Las personas son como frascos de pureza. El cuerpo, un cascarón que se deteriora con el pasar del tiempo, guarda dentro lo esencial de cada ser humano. Solo con el corazón, los otros podrán ver el verdadero valor que tienes, el cual es medido por dicha esencia y por cómo la transmites a los demás.
Sin embargo, a pesar de que esta esencia sea inmaterial, puede desgastarse al punto, de no poder entregar más de ella a los demás. Quizá sea un asunto meramente psicológico, pero nadie puede negar que, de decepción en decepción, uno deja de creer en el amor, en lo romántico y en lo cursi.

Hay que tomarse con suma seriedad el tema de “Ganar experiencia por medio del dolor”. Si bien es cierto que nuestro carácter forma gran parte de su madurez a través de malas experiencia, no podemos aferrarnos a esta idea para ir por ahí entregando nuestra mejor versión a cualquiera que se nos cruce en el camino.
Con el tiempo, aprendemos a valorar cada vez más nuestro amor propio, porque sabemos que este puede verse desgastada por la manera en que nos debemos a los demás.
Aprendamos a elegir cada vez con mayor cuidado. Aprendamos a apreciar el verdadero valor de nuestra dignidad. Y aprendamos que, no cualquier estrella fugaz, merece nuestra atención. Guardémonos para las lunas y soles, guardémonos para aquellos que sí valen la pena y para los que, con mucho esfuerzo, saquen la mejor versión de nosotros.

◇ ◇ ◇ ◇ ◇ ◇ ◇

### LO QUE SE PIDE 1
En el texto sobre el amor propio, ¿con qué se compara a las personas?
### LO QUE SE PIDE 2
Vuelve a escribir sin cambios la parte del texto sobre el amor propio que empieza con las palabras "Con el tiempo, aprendemos" y termina con "debemos a los demás.".

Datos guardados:

◇ ◇ ◇ ◇ ◇ ◇ ◇

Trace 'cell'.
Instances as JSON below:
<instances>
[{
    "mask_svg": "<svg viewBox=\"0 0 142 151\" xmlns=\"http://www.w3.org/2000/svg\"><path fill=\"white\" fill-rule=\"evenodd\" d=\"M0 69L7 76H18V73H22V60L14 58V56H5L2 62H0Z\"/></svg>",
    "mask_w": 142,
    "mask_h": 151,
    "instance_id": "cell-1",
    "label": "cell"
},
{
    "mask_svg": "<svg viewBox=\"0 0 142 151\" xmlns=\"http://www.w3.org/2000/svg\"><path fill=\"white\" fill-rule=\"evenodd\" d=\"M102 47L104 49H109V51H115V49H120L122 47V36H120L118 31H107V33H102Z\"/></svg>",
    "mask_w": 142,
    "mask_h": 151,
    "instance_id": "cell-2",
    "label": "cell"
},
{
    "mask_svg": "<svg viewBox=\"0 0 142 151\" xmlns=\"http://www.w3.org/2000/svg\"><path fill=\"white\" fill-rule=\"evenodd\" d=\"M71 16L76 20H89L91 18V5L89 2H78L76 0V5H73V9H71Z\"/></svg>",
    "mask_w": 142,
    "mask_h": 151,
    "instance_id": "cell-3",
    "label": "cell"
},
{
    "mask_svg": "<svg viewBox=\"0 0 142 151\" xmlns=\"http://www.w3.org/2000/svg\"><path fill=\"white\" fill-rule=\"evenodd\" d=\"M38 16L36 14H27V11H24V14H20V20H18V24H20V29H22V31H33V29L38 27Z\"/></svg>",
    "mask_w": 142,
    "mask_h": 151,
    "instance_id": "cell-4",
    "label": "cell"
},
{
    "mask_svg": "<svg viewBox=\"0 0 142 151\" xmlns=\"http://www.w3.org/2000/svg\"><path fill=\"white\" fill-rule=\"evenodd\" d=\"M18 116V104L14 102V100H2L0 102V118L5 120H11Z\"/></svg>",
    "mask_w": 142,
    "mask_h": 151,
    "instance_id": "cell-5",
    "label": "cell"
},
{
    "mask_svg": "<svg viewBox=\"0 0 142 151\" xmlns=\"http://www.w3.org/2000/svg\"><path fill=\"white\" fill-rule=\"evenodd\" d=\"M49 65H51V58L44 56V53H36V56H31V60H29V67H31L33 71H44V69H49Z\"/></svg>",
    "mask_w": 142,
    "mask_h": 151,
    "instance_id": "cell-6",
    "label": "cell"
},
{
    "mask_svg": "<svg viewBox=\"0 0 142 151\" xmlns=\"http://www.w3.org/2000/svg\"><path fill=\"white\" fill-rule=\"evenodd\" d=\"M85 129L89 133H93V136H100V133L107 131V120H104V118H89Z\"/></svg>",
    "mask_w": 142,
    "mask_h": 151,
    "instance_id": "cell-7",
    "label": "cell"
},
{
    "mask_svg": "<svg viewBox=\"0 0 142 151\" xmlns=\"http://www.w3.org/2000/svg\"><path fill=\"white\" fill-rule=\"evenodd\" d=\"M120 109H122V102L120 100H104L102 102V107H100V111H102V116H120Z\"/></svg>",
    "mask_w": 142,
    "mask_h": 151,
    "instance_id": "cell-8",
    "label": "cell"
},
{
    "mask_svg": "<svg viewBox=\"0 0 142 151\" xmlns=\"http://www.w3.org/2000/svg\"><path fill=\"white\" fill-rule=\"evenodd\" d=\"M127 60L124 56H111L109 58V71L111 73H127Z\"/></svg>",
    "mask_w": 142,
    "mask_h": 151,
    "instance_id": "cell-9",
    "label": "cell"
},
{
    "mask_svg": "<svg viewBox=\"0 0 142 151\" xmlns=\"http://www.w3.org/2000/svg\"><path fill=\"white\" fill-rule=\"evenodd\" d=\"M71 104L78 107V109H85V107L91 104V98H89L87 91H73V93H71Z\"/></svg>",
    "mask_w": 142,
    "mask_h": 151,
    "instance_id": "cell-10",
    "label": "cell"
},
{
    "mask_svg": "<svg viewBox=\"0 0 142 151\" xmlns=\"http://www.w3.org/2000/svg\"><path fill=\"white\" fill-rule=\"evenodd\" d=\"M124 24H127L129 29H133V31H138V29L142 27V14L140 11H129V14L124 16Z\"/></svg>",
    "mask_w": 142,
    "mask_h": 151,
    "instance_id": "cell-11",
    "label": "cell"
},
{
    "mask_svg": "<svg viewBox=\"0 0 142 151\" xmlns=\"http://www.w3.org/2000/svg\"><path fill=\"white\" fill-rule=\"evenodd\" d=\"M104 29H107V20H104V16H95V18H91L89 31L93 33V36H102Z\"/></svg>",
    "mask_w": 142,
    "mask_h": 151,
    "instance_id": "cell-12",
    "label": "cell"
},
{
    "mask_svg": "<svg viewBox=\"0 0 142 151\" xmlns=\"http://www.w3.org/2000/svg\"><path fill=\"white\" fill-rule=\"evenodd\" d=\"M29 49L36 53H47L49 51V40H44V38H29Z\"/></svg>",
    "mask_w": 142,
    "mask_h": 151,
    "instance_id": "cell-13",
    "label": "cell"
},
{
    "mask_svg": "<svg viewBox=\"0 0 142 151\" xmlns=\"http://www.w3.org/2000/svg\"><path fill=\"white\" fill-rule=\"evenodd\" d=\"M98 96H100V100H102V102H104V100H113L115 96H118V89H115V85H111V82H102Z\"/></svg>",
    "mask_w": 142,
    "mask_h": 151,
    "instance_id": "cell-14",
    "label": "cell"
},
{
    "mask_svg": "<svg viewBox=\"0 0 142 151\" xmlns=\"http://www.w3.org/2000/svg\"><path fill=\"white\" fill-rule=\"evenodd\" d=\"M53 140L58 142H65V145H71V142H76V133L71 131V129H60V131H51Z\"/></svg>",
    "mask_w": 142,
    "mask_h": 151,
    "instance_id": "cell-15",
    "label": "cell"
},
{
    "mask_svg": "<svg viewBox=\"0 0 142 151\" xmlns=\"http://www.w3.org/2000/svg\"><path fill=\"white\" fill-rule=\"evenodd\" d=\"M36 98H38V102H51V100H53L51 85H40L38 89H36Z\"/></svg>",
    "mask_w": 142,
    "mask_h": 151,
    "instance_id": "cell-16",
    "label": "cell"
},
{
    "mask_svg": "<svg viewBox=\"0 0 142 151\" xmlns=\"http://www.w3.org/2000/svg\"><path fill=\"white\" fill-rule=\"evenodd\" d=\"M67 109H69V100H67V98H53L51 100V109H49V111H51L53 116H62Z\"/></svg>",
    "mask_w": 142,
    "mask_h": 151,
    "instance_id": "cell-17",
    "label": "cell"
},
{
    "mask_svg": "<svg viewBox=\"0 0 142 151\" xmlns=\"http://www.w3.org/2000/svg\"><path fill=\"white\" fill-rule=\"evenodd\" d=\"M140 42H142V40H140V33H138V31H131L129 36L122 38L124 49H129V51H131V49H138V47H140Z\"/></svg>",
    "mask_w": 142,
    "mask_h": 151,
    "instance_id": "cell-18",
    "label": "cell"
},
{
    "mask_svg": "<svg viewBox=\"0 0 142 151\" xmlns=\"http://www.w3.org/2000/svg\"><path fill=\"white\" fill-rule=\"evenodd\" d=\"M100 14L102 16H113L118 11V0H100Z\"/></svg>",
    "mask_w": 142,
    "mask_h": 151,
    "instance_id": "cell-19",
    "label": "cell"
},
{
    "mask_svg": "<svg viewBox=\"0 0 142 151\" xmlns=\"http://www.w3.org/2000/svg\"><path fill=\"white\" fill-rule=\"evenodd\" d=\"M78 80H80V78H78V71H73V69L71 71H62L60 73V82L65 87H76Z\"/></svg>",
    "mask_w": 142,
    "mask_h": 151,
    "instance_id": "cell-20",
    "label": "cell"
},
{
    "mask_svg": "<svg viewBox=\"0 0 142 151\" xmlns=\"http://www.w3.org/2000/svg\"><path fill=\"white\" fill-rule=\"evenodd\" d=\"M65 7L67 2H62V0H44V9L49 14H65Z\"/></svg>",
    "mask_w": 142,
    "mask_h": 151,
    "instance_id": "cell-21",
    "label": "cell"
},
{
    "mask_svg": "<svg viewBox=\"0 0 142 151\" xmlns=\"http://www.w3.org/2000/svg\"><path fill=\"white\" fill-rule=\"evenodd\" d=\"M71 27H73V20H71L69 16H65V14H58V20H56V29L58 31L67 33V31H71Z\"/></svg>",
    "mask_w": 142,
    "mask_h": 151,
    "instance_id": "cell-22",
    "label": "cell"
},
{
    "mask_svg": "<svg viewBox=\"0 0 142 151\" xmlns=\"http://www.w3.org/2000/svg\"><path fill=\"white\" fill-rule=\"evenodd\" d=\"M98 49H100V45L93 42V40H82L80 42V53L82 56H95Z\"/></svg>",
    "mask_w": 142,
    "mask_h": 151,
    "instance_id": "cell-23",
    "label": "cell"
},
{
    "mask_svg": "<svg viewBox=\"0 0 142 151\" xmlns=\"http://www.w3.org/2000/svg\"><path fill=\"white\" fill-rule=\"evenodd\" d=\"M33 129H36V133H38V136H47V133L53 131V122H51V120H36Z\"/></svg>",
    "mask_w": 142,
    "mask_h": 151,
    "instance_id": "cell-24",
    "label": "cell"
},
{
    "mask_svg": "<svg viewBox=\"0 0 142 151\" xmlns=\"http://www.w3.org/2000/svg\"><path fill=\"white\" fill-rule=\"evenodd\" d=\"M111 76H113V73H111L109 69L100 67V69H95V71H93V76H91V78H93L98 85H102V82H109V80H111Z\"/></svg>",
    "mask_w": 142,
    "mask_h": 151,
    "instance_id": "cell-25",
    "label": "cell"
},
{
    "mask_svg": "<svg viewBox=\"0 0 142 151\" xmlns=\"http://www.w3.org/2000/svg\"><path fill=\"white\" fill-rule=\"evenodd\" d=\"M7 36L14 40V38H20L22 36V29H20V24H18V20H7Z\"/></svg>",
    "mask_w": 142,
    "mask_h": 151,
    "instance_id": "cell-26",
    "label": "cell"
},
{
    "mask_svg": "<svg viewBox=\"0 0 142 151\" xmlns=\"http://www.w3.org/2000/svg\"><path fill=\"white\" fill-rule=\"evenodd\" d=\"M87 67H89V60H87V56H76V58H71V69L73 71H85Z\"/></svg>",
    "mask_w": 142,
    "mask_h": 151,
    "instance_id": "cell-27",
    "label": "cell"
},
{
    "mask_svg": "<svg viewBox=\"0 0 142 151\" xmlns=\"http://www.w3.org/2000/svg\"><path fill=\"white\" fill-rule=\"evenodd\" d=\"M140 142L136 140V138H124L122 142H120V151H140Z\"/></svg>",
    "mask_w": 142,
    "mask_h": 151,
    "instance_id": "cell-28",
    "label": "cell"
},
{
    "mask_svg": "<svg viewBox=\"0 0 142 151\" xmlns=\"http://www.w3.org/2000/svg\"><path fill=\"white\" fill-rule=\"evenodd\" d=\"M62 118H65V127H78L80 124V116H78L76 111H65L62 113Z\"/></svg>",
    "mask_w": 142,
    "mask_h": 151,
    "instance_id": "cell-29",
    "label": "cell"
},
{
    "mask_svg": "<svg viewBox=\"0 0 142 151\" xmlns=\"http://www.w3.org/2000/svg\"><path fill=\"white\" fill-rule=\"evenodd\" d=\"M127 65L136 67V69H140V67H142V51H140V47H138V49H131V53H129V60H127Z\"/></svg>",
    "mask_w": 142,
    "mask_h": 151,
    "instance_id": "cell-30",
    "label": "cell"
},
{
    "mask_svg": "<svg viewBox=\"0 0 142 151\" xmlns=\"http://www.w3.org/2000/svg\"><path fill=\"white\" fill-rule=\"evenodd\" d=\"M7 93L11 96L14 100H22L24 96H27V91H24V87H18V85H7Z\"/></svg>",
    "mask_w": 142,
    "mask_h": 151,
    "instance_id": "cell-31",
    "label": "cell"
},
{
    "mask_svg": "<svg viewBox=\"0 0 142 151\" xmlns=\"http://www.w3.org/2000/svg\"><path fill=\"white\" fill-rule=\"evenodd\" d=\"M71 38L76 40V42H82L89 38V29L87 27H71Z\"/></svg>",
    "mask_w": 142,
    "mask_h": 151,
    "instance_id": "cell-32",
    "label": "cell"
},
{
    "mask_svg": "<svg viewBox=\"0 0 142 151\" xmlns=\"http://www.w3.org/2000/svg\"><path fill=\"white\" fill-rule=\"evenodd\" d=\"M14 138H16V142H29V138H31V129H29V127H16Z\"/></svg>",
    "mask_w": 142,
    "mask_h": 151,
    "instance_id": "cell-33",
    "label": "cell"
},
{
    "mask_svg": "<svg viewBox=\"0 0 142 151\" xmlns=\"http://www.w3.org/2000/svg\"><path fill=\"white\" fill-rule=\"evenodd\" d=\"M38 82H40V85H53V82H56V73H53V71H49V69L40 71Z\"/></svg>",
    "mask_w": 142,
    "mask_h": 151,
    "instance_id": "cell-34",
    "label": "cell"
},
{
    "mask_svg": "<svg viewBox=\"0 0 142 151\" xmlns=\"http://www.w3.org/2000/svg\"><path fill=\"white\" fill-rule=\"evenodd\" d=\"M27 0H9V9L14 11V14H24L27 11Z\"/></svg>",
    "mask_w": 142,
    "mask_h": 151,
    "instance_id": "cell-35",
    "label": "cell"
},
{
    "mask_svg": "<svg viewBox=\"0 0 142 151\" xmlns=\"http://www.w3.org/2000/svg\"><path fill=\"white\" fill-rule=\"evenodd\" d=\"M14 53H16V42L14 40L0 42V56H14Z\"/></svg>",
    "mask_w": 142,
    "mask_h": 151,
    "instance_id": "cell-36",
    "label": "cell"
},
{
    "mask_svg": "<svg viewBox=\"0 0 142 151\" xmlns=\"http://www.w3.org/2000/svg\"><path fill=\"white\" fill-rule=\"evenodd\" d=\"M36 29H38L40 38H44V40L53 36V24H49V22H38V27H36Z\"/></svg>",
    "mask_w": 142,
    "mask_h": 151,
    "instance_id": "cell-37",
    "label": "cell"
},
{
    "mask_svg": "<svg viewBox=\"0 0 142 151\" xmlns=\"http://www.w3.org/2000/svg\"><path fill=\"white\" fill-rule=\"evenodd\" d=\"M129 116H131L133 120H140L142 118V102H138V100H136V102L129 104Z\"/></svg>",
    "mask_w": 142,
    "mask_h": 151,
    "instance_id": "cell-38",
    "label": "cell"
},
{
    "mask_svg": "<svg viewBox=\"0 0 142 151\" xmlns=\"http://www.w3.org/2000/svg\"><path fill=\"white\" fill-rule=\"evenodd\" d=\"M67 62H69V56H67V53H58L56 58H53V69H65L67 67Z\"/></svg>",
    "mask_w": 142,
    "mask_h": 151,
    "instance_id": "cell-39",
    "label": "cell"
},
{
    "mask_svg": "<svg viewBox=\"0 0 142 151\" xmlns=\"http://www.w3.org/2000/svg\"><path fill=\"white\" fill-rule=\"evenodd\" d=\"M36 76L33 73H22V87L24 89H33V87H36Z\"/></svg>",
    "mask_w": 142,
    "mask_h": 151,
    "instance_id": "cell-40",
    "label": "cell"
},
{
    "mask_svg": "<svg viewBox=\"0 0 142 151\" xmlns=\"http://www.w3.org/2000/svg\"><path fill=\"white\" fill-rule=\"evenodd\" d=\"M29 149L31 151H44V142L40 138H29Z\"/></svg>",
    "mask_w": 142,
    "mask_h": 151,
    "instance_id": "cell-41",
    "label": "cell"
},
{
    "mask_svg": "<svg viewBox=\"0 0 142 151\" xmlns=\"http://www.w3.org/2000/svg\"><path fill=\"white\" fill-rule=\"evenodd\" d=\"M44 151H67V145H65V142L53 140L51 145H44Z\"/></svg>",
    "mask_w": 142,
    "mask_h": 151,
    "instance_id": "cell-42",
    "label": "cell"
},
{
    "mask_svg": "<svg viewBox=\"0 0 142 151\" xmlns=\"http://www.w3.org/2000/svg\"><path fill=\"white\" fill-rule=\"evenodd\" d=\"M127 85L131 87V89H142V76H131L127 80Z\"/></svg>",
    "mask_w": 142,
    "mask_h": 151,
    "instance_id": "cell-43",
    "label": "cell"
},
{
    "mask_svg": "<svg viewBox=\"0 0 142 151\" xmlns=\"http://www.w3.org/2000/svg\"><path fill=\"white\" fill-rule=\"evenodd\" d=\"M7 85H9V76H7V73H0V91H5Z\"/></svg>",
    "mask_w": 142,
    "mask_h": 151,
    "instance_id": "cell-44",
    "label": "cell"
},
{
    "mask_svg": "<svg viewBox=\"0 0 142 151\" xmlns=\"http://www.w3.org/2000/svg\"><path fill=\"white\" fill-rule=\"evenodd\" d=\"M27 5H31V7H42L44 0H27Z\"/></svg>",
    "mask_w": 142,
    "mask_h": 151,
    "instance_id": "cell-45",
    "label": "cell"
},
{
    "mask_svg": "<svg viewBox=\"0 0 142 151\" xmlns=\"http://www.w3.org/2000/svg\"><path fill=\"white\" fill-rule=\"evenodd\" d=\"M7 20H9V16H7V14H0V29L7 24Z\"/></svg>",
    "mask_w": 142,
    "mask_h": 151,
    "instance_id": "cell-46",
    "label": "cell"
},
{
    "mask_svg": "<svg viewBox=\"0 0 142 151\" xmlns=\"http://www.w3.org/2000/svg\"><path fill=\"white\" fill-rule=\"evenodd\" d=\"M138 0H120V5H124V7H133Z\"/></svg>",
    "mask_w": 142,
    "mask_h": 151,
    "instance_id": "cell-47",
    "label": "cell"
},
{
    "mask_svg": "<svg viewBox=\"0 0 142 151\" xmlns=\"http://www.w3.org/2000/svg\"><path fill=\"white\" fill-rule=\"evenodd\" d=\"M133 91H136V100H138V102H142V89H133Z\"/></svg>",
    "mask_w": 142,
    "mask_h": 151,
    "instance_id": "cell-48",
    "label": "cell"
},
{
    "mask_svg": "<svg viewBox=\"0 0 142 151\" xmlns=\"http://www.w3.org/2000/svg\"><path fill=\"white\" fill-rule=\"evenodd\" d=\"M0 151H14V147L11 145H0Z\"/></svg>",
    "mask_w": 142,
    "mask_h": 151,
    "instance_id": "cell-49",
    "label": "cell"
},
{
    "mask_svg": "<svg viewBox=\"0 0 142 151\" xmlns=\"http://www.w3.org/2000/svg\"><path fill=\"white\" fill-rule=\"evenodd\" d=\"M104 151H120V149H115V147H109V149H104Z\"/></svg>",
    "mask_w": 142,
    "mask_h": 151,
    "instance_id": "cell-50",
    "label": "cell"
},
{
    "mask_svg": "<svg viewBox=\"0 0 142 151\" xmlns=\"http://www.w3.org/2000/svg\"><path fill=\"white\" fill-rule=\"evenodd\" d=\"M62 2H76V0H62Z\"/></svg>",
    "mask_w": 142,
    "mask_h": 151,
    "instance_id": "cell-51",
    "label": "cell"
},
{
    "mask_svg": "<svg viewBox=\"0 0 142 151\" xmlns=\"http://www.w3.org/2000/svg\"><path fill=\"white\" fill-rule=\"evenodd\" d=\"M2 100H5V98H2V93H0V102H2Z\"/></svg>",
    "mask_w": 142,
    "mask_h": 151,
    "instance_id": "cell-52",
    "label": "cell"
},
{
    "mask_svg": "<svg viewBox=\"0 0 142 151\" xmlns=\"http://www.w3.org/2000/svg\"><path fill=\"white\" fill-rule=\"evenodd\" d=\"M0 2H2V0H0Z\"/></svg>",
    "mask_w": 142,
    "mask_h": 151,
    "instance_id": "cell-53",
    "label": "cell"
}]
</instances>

◇ ◇ ◇ ◇ ◇ ◇ ◇

### RESPUESTA 1
Con frascos de pureza.

### RESPUESTA 2
Con el tiempo, aprendemos a valorar cada vez más nuestro amor propio, porque sabemos que este puede verse desgastada por la manera en que nos debemos a los demás.